• [TO DO]: Please restate, exactly as they appear, only the lines from the one that contains "ARELLA IN BAMBU" to the final line of the entries, with no pictures.

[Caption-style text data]
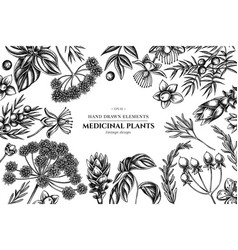 floral design with black and white angelica basil vector image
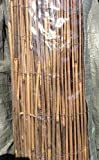 ARELLA IN BAMBU CANNA DIAM 10 MM GRANDE MT 2 X 3 CANUCCIATA PULITA LEGATA FILO FERRO Fras 421360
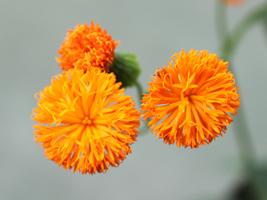 カカリア花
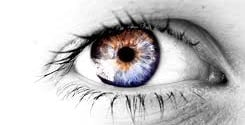 Iridology - the study of the iris - the colored part of the eye.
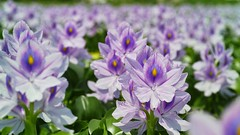 Water Hyacinth  (hotei aoi) (Kenih8) Tags: water hyacinth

• [RESPONSE]:
 ARELLA IN BAMBU CANNA DIAM 10 MM GRANDE MT 2 X 3 CANUCCIATA PULITA LEGATA FILO FERRO Fras 421360
 カカリア花
 Iridology - the study of the iris - the colored part of the eye.
 Water Hyacinth  (hotei aoi) (Kenih8) Tags: water hyacinth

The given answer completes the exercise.